In 4.4 percent of the time, individual bulls produced no calves during a breeding season, even though they had all passed a breeding soundness examination. Some bulls consistently sired more than 50 calves in a breeding season.

In 40 percent of breeding opportunities, at least one bull sired only one calf and at least one bull sired more than 50 calves.

The researchers grouped bulls into low prolificacy, medium prolificacy and high prolificacy groups based on their ability to impregnate cows and showed that these bulls tended to be fairly consistent in their prolificacy over years and over breeding seasons.

Some of these differences that are detected in bull prolificacy are likely due to libido. However, what are the various factors that affect libido?

Many factors that affect libido are also behavioral. One review paper written by an Australian researcher (Petherick) summarizes many of the factors and to my surprise the bull-to-cow ratio was only demonstrated to have minimal effects at most.

There was evidence that having multiple males on a pasture results in a greater expression of libido but most of that research was conducted on dairy bulls and is dated.

Social relationship between males and their dominance hierarchy would likely be important factors and there is some limited evidence that having mixed ages of bulls in a multi-sire pasture may have the potential for dominant bulls to restrict breeding access to subordinate bulls.

There have been very few studies that have looked at temperament or herd dispersion factors and topography of breeding pastures, which all could have potential effects on libido or on the social dominance hierarchy of bulls. Other factors, such as heat and humidity, may depress libido to some degree in Bos taurus (European) breeds.

It would be wonderful if we had a simple test for libido in bulls, but unfortunately we don’t. Your veterinarian should evaluate bulls for physical soundness issues such as conformation, lameness, or back and leg injuries as part of the breeding soundness examination.

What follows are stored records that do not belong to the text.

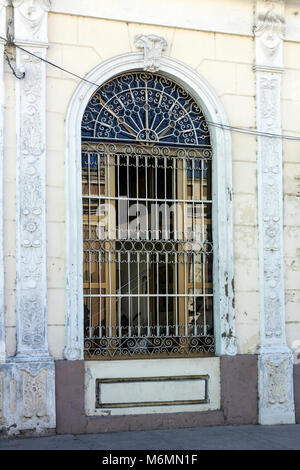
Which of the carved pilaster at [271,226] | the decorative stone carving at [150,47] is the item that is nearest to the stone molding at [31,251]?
the decorative stone carving at [150,47]

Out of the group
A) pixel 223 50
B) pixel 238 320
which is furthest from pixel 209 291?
pixel 223 50

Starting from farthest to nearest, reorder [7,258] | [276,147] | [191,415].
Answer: [276,147], [191,415], [7,258]

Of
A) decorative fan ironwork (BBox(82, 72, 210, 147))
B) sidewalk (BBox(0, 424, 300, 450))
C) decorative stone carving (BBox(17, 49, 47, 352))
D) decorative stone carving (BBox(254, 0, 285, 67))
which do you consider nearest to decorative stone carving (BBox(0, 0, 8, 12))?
decorative stone carving (BBox(17, 49, 47, 352))

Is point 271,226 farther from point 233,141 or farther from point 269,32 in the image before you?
point 269,32

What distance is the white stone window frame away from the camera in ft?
27.8

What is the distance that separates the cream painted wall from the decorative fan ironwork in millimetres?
341

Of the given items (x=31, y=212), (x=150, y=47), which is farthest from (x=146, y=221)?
(x=150, y=47)

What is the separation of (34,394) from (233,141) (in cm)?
374

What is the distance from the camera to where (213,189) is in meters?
9.28

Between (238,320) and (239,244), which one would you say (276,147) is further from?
(238,320)

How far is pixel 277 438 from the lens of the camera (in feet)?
27.3

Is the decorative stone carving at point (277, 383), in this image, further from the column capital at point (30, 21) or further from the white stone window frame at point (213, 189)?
the column capital at point (30, 21)

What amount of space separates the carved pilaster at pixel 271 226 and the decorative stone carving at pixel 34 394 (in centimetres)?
259

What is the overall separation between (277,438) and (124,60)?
4537 millimetres
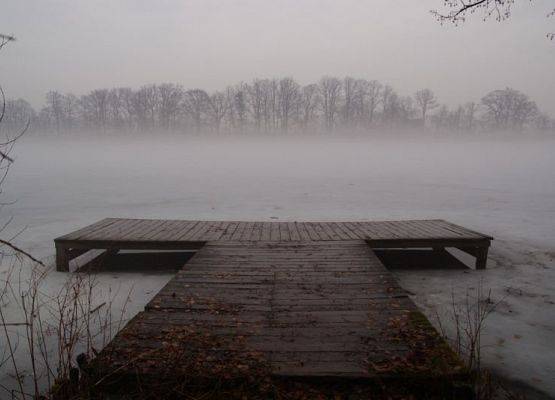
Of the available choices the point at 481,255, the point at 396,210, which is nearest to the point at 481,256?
the point at 481,255

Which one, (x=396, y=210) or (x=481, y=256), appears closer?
(x=481, y=256)

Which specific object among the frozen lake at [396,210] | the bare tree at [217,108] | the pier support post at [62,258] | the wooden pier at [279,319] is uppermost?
the bare tree at [217,108]

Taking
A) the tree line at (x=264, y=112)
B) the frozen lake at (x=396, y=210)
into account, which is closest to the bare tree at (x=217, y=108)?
the tree line at (x=264, y=112)

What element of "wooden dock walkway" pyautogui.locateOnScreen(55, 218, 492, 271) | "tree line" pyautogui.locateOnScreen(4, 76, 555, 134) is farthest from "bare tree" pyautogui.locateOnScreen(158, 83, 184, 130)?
"wooden dock walkway" pyautogui.locateOnScreen(55, 218, 492, 271)

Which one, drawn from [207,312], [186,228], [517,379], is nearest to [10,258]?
[186,228]

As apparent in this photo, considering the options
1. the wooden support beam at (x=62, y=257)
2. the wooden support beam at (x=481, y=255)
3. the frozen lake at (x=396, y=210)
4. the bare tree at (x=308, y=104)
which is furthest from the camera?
the bare tree at (x=308, y=104)

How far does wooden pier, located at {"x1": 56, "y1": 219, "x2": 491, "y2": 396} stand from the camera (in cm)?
264

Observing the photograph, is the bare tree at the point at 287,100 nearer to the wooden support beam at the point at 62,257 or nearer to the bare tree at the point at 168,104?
the bare tree at the point at 168,104

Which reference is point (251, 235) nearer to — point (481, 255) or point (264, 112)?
point (481, 255)

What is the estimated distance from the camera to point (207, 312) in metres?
3.59

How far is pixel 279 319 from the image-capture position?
3.44 metres

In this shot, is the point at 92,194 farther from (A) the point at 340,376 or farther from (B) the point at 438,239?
(A) the point at 340,376

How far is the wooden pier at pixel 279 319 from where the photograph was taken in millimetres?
2639

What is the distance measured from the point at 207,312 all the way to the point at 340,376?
149 centimetres
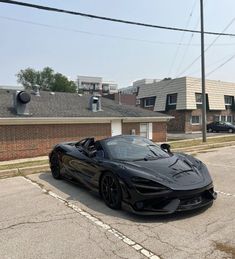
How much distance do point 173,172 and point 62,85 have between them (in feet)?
227

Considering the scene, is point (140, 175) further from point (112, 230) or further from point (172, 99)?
point (172, 99)

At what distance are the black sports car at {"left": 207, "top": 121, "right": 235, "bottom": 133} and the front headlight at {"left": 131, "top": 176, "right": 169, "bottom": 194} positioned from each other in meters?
33.7

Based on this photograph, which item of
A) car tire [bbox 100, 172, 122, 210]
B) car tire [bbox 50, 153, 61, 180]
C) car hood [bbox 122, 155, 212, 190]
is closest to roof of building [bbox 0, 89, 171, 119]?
car tire [bbox 50, 153, 61, 180]

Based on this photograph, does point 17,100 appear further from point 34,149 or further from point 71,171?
point 71,171

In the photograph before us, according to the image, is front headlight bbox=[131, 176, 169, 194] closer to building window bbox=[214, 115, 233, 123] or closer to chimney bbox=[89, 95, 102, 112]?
chimney bbox=[89, 95, 102, 112]

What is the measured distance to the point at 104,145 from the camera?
702 cm

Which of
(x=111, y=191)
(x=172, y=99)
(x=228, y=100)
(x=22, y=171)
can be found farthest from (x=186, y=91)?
(x=111, y=191)

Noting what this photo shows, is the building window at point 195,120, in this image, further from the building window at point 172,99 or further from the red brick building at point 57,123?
the red brick building at point 57,123

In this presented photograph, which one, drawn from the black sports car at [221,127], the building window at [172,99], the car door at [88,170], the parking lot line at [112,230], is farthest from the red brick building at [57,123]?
the building window at [172,99]

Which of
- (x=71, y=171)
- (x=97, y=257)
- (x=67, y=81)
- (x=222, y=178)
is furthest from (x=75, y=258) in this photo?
(x=67, y=81)

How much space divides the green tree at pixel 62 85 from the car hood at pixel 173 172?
6746cm

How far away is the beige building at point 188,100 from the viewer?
3803 centimetres

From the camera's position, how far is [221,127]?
3775 cm

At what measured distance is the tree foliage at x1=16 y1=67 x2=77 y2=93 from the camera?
2908 inches
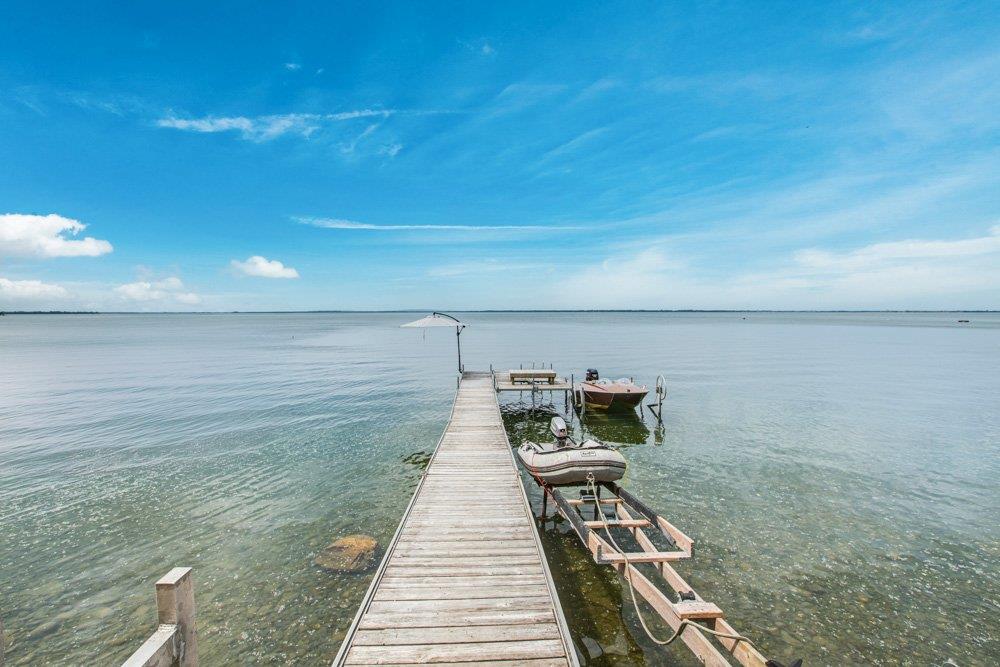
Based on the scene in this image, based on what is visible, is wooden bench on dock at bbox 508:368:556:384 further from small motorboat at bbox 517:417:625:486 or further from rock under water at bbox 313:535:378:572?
rock under water at bbox 313:535:378:572

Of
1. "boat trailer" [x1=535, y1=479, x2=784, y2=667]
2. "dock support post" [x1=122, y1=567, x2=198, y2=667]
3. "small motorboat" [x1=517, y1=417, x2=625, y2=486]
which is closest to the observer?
"dock support post" [x1=122, y1=567, x2=198, y2=667]

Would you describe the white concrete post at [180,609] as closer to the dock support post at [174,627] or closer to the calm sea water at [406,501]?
the dock support post at [174,627]

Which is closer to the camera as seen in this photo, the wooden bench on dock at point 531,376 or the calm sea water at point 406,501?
the calm sea water at point 406,501

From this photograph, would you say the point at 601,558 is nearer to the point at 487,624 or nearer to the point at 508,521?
the point at 508,521

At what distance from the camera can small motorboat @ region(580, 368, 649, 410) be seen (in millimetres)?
24047

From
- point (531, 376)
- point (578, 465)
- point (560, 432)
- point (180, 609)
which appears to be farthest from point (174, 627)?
point (531, 376)

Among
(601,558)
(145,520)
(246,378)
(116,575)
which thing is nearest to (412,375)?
(246,378)

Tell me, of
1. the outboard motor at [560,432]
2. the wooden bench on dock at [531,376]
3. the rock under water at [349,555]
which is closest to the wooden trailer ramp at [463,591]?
the rock under water at [349,555]

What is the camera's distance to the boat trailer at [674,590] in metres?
5.93

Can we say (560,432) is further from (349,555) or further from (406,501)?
(349,555)

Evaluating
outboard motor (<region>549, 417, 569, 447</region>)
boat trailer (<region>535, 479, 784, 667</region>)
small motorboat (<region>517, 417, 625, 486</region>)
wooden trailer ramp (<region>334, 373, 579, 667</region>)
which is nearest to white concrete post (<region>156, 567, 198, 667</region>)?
wooden trailer ramp (<region>334, 373, 579, 667</region>)

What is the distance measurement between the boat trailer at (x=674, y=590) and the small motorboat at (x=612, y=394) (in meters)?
12.9

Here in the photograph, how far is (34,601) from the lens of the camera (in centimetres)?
902

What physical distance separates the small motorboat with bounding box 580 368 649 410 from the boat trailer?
12915 millimetres
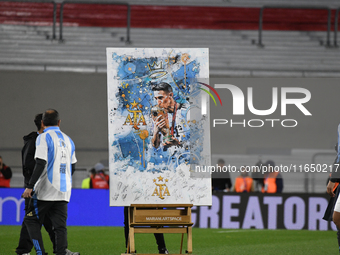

These musculoskeletal issues in breeding bulls can obviously have a major impact on their libido. After that, the rest is up to you as the stockperson to make the effort to observe bulls on the breeding pasture to ensure that they are indeed breeding cows that are displaying estrus. The use of parentage testing can be very revealing in terms of gaining the understanding of which bulls are indeed siring your calves but it still has the limitation of being a retrospective measurement.

John Campbell is a professor in the department of Large Animal Clinical Sciences at the University of Saskatchewan’s Western College of Veterinary Medicine.